> **Exercise tasks**:
A. According to the record field proposal, in which version of ghc were the key type-inference parts of the approach tested?
B. From the record field proposal, set down the passage starting with "This proposal introduces" and going on through "and instance mechanisms.".

> **Extracted text**:
This proposal is addressing the narrow issue of namespacing for record field names by allowing more than one record in the same module to share a field name. Furthermore, it is aiming at a more structured approach to higher-ranked type fields, so that they can be updated using the same surface syntax as for other fields. This actually means a less complex implementation (compared to DORF or SORF). This proposal is in the DORF 'stable', but sufficiently different it is worth making it a separate proposal.

Specifically each sharing field name is overloaded, and there is a Type with the same name (upshifted) so that:

  • Within the same module, many record types can be declared to share the field name.
  • The field name can be exported so that records in other modules can share it.
  • Furthermore, other modules can create records using that field name, and share it.

The export/import of both the field name and its punned Type is under usual H98 namespace and module/qualification control, so that for the record type in an importing module:

  • Some fields are both readable and updatable;
  • Some are read-only;
  • Some are completely hidden.

In case of 'unintended' clash (another module using the same name 'by accident'), usual H98 controls apply to protect encapsulation and representation hiding.

This proposal introduces several new elements of syntax (including some shorthands), all of which desugar to use well-established extensions of ghc. The key type-inference elelemnts of this approach have been tested in ghc v7.2.1. A full prototype is yet to be developed. In particular:

  • The field name overloading is implemented through usual class and instance mechanisms.
  • Field selectors are ordinary functions named for the field (but overloaded rather than H98's monomorphic), so field selection is regular function application. (There is no need for syntactically-based disambiguation at point of use.)

> **Available data**:

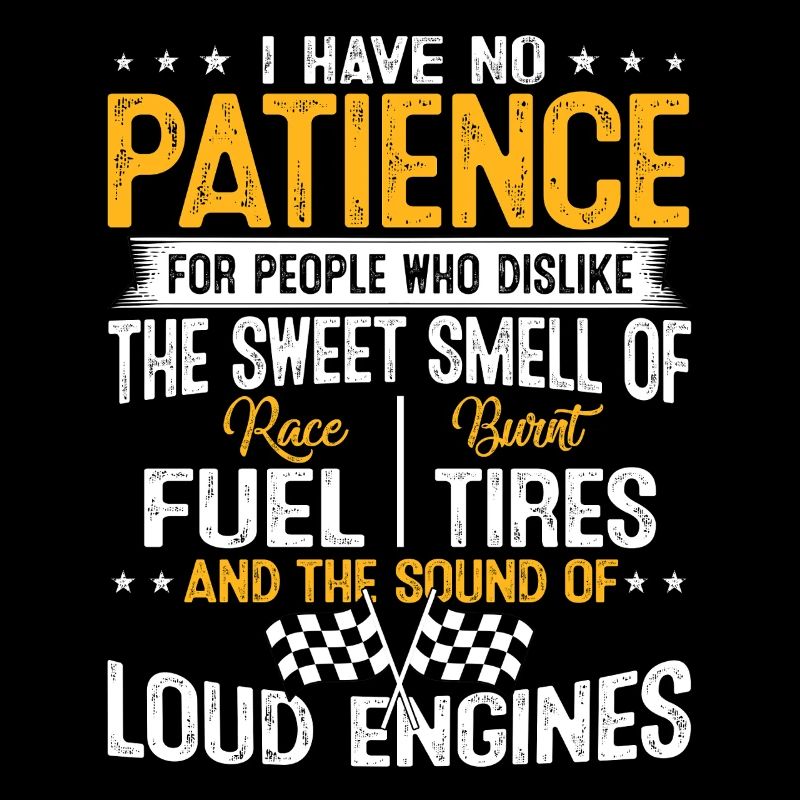 Racing Loud Engines No Patience Funny Spruch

> **Problem solutions**:
A. ghc v7.2.1

B.
This proposal introduces several new elements of syntax (including some shorthands), all of which desugar to use well-established extensions of ghc. The key type-inference elelemnts of this approach have been tested in ghc v7.2.1. A full prototype is yet to be developed. In particular:

  • The field name overloading is implemented through usual class and instance mechanisms.